**PROVIDED PASSAGE**:
***

# How to handle difficult people??



## sqkcrk (Dec 10, 2005)

You are best off removing your hives. Good decision.


----------



## byron (May 26, 2011)

I hate that. You can't teach some people anything. Once an irrational belief gets fixed, people will die rather than admit to being wrong.


----------



## hpm08161947 (May 16, 2009)

Last year we were given a yard for the bees. My son and I loaded up 5 pallets and took them there. While unloading them a neighbor (at least a 1/4 mile away) shows up and says those bees will sting his horse. I tried to explain to him that this was highly unlikely and that if there was a problem we would move them out. But I could tell that this was the kind of person who just looks for a "Cause" to get irate about. So I told my son that we had best just load them up and take them back. While loading them up I could tell that the complainer was actually disappointed that he was not going to have an issue to get excited about. So whenever there is even a slight problem there really is not much choice. I could easily imagine this person spraying the hives down with Sevin or something.

***

**WRITTEN REQUEST 1**: Please format the records as a Markdown table with the columns Row and Line, leaving out blank lines. Begin at the line of the records that contains "How great a" and stop at the end of the records.
The forum thread and the records have no connection to each other.

***

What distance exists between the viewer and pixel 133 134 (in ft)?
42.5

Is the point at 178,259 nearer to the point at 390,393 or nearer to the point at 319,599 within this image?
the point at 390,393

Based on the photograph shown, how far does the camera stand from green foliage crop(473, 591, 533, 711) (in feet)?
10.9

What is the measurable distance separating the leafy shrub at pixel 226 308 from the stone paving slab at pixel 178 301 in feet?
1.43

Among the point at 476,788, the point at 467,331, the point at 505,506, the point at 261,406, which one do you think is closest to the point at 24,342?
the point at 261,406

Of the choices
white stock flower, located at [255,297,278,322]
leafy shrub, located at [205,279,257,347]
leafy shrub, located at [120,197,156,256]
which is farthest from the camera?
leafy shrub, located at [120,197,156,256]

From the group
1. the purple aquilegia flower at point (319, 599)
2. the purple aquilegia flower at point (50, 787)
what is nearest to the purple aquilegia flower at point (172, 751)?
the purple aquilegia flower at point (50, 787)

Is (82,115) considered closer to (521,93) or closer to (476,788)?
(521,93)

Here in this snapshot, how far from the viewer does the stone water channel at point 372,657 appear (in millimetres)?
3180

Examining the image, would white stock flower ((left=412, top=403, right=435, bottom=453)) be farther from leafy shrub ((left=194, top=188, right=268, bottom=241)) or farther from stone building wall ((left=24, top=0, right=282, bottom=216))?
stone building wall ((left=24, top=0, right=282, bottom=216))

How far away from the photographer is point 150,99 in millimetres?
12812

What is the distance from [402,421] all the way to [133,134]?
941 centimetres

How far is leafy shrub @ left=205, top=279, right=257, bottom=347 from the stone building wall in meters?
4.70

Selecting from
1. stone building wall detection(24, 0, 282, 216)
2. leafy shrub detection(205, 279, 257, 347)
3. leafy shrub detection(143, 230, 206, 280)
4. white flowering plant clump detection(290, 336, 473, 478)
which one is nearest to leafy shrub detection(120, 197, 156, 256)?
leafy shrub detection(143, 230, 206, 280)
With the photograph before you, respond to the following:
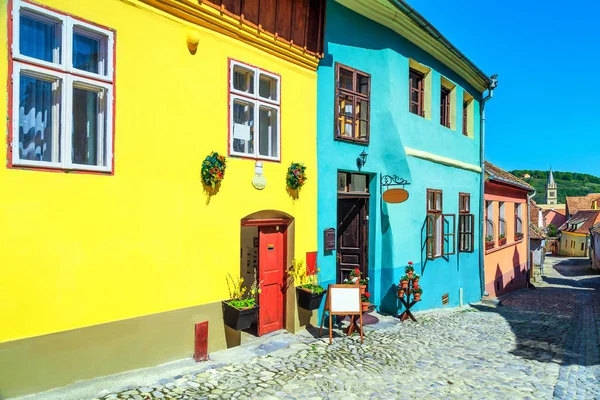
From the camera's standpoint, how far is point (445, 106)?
13000 millimetres

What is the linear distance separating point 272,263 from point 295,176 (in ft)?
5.29

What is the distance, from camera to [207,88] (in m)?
6.23

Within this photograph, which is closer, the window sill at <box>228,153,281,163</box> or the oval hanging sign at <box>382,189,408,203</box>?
the window sill at <box>228,153,281,163</box>

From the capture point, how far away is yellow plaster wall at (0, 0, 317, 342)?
4.39 m

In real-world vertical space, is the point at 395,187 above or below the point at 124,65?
below

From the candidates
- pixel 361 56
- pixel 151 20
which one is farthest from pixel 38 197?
pixel 361 56

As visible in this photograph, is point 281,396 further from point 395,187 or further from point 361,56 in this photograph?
point 361,56

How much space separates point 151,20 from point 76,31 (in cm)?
102

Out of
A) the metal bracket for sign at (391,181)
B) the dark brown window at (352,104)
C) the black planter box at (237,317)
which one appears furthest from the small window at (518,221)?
the black planter box at (237,317)

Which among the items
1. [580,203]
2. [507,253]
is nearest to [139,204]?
[507,253]

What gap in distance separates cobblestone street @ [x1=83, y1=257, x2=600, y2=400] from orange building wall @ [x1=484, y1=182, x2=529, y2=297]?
6675 millimetres

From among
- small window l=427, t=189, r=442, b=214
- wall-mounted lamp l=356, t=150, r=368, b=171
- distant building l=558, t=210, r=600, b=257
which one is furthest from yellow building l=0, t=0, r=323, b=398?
distant building l=558, t=210, r=600, b=257

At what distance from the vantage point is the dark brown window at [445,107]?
42.4 feet

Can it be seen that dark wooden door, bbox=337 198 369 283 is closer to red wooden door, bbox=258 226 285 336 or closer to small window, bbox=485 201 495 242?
red wooden door, bbox=258 226 285 336
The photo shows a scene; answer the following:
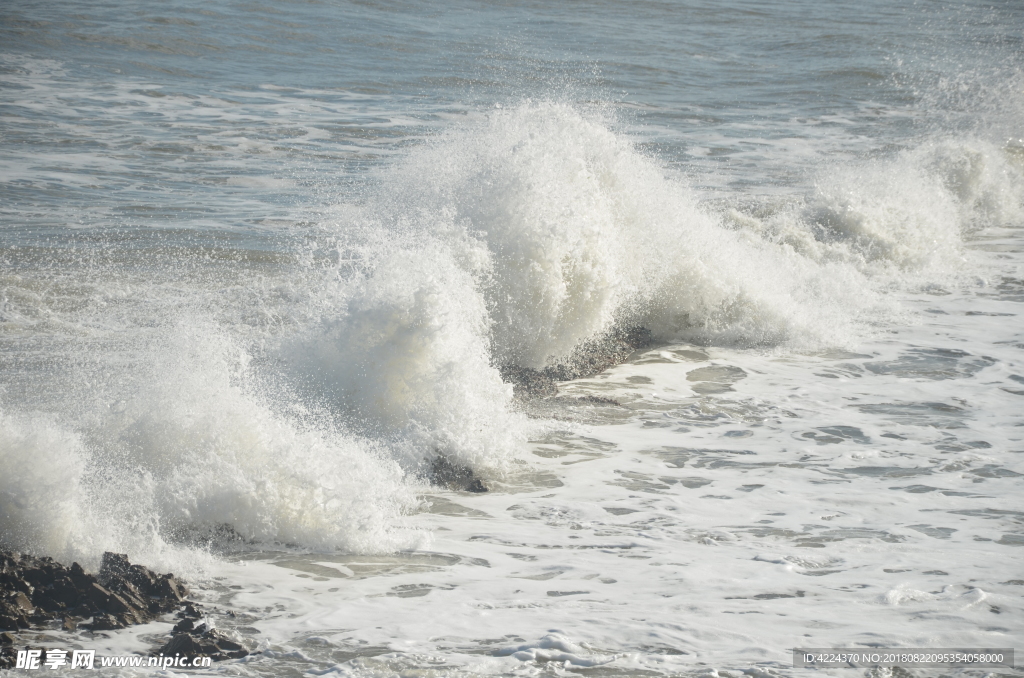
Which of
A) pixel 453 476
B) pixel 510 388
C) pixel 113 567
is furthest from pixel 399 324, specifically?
pixel 113 567

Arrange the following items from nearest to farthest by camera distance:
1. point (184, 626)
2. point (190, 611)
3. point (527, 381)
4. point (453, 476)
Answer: point (184, 626)
point (190, 611)
point (453, 476)
point (527, 381)

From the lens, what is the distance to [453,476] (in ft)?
15.6

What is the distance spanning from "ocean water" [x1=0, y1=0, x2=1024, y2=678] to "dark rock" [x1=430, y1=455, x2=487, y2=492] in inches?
2.1

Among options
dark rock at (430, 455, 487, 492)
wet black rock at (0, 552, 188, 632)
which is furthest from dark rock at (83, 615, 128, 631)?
dark rock at (430, 455, 487, 492)

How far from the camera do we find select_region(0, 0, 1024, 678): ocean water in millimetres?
3479

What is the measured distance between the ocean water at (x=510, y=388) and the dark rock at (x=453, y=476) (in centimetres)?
5

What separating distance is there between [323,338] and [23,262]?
3.73m

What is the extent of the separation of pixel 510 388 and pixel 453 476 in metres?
0.96

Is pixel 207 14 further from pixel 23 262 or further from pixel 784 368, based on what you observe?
pixel 784 368

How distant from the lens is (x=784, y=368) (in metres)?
6.79

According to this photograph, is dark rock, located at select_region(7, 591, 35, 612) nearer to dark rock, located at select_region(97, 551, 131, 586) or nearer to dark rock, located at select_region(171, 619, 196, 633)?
dark rock, located at select_region(97, 551, 131, 586)

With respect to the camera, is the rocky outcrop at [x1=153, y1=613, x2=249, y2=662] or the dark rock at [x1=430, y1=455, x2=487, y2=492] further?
the dark rock at [x1=430, y1=455, x2=487, y2=492]

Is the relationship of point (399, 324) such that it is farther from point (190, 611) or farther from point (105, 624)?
point (105, 624)

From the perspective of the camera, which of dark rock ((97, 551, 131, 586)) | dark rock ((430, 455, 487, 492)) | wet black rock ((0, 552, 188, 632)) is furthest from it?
dark rock ((430, 455, 487, 492))
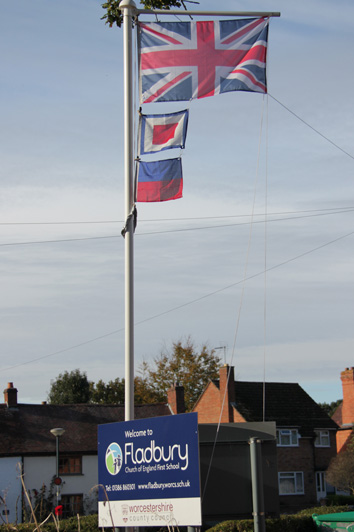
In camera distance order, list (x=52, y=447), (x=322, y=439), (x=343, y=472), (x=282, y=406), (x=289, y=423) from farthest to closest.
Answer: (x=282, y=406) < (x=322, y=439) < (x=289, y=423) < (x=52, y=447) < (x=343, y=472)

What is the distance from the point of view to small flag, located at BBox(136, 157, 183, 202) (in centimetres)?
1145

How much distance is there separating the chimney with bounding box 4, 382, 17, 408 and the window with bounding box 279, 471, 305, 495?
17.7 meters

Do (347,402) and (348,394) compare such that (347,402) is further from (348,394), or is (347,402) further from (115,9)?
(115,9)

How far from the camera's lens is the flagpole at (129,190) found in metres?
10.8

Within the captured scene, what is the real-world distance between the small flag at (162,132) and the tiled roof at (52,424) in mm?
33441

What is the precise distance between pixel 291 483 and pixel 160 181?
38424 millimetres

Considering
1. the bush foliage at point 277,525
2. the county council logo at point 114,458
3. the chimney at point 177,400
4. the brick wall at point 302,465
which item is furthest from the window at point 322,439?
the county council logo at point 114,458

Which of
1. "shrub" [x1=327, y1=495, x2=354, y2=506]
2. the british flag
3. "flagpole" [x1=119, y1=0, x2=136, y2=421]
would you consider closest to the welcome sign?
"flagpole" [x1=119, y1=0, x2=136, y2=421]

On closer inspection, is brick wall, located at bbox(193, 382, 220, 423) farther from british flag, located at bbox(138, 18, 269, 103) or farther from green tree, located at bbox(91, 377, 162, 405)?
british flag, located at bbox(138, 18, 269, 103)

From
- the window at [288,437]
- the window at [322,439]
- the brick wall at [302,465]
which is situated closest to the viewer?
the brick wall at [302,465]

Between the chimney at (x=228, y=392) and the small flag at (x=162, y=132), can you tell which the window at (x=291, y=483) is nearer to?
the chimney at (x=228, y=392)

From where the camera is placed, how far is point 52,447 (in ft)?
140

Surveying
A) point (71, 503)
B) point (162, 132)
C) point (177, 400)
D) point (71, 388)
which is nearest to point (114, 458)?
point (162, 132)

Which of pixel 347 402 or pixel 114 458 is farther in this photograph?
pixel 347 402
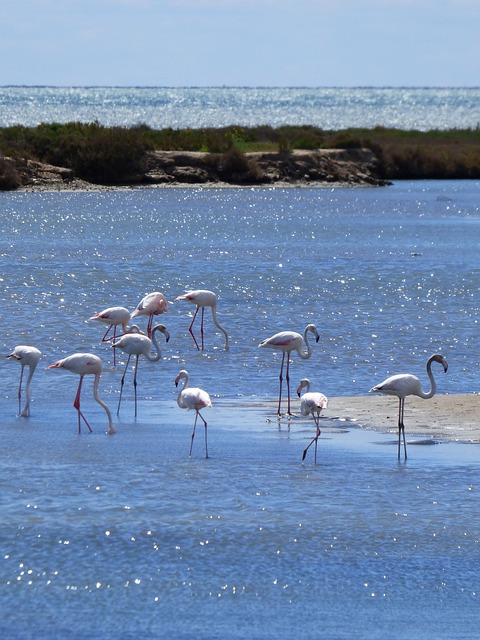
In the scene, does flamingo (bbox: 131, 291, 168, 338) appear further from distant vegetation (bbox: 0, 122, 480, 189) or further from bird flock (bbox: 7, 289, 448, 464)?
distant vegetation (bbox: 0, 122, 480, 189)

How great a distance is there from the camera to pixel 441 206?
141 feet

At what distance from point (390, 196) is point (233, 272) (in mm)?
23707

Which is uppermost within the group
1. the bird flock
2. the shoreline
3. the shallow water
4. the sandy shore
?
the shoreline

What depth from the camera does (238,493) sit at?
945 centimetres

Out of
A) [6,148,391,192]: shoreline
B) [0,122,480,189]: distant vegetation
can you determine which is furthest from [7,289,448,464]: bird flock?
[0,122,480,189]: distant vegetation

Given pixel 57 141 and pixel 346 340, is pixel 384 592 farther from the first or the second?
pixel 57 141

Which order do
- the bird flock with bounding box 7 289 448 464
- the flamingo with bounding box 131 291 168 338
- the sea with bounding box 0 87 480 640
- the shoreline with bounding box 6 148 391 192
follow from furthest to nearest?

***

**WRITTEN REQUEST 2**: Condense the paragraph of the forum thread that starts with "Last year we were given a yard," keeping its main facts.

**WRITTEN RESPONSE 1**:
| Row | Line |
|---|---|
| 1 | How great a distance is there from the camera to pixel 441 206? |
| 2 | 141 feet |
| 3 | At what distance from point (390, 196) is point (233, 272) (in mm)? |
| 4 | 23707 |
| 5 | Which is uppermost within the group |
| 6 | 1. the bird flock |
| 7 | 2. the shoreline |
| 8 | 3. the shallow water |
| 9 | 4. the sandy shore |
| 10 | ? |
| 11 | the shoreline |
| 12 | What depth from the camera does (238,493) sit at? |
| 13 | 945 centimetres |
| 14 | Out of |
| 15 | A) [6,148,391,192]: shoreline |
| 16 | B) [0,122,480,189]: distant vegetation |
| 17 | can you determine which is furthest from [7,289,448,464]: bird flock? |
| 18 | [0,122,480,189]: distant vegetation |
| 19 | Given pixel 57 141 and pixel 346 340, is pixel 384 592 farther from the first or the second? |
| 20 | pixel 57 141 |
| 21 | Which order do |
| 22 | - the bird flock with bounding box 7 289 448 464 |
| 23 | - the flamingo with bounding box 131 291 168 338 |
| 24 | - the sea with bounding box 0 87 480 640 |
| 25 | - the shoreline with bounding box 6 148 391 192 |
| 26 | follow from furthest to nearest? |

**WRITTEN RESPONSE 2**: The writer and their son were given a yard for the bees last year and brought 5 pallets there. While they were unloading, a neighbor from at least a 1/4 mile away claimed the bees would sting his horse. The writer said this was highly unlikely and offered to move the bees if there was a problem. Judging him to be someone who looks for a "Cause" to get irate about, the writer loaded the bees up and took them back. The neighbor seemed disappointed. The writer concludes that when there is even a slight problem, there is little choice, and could imagine such a person spraying the hives with Sevin.